> **Task instructions**:
a - In the forum post about the grumpy hedgehog, list every approach the writer says they tried to improve her temperament.
b - According to the forum post about the grumpy hedgehog, how old was the hedgehog when the writer got her?
c - Reproduce the forum post about the grumpy hedgehog word for word, beginning at "# Way to grumpie" and ending at "way to grumpie.".

> **Extract provided**:

== Segment start ==

# Way to grumpie hedgehog !!!



## chuckyfo0l (Aug 10, 2015)

Hello,

first of all, please note that english is not my first language so it may be difficult to read and understand me.

For a couple of months now, we got ourselves a baby hedgehog that was about 2 months old. We named her Pixelle. She is pretty healthy but she is way to grumpie. 

Everytime we try to pick her up, she quills and make a noise that mean "LEAVE ME ALONE !!!". We are unable to take her as she always does this. At first, i was really afraid of her as i'm new to hedgehog but my girlfriend already had one before so she convince my to buy one. Since i was really affraid, i thought it was easier to put her in a little pocket as she was less sharp with her quills. So, in her pocket, there were no problem exept she "jump" a few time when she was afraid. I tried to hold her in my hands 3 times and she bites me really hard ! My girlfriend thought i was faking and that she probably does not bite me that hard.

So we tried to work on her temperament, we tried to hold her, we tried to give her worms, we tried to leave her alone for a while, we tried to let her go off her cage so she can explore a little bit but it seems nothing work !

== Segment end ==

> **Listed entries**:
== Segment start ==

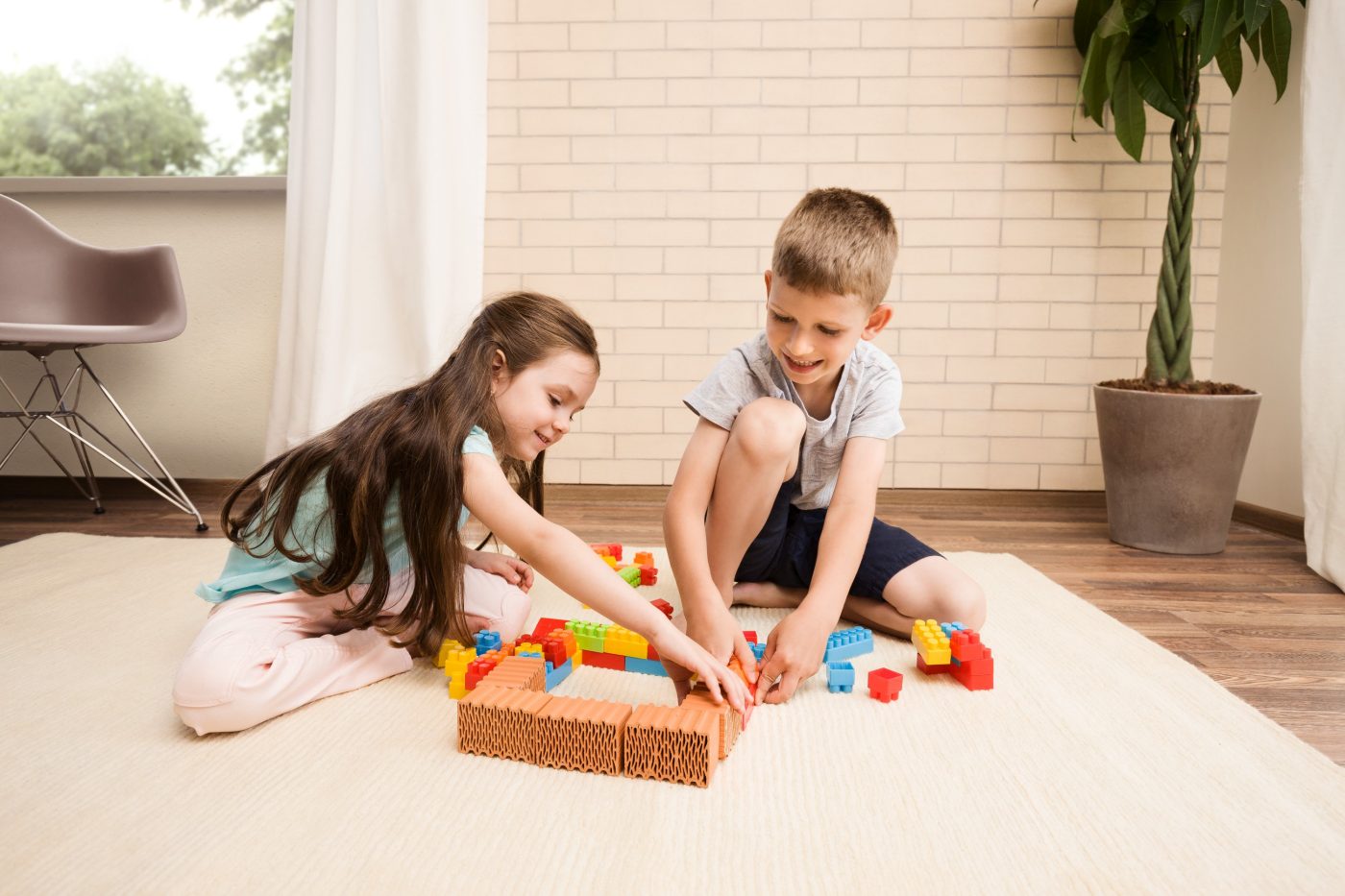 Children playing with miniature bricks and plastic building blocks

== Segment end ==
== Segment start ==

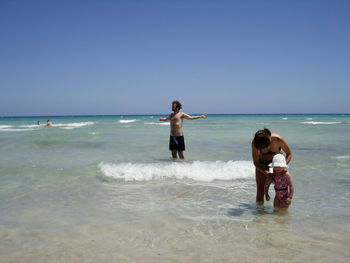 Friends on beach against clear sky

== Segment end ==

> **Task responses**:
a -
- Holding her
- Giving her worms
- Leaving her alone for a while
- Letting her out of her cage to explore a little

b - She was about 2 months old.

c -
# Way to grumpie hedgehog !!!



## chuckyfo0l (Aug 10, 2015)

Hello,

first of all, please note that english is not my first language so it may be difficult to read and understand me.

For a couple of months now, we got ourselves a baby hedgehog that was about 2 months old. We named her Pixelle. She is pretty healthy but she is way to grumpie.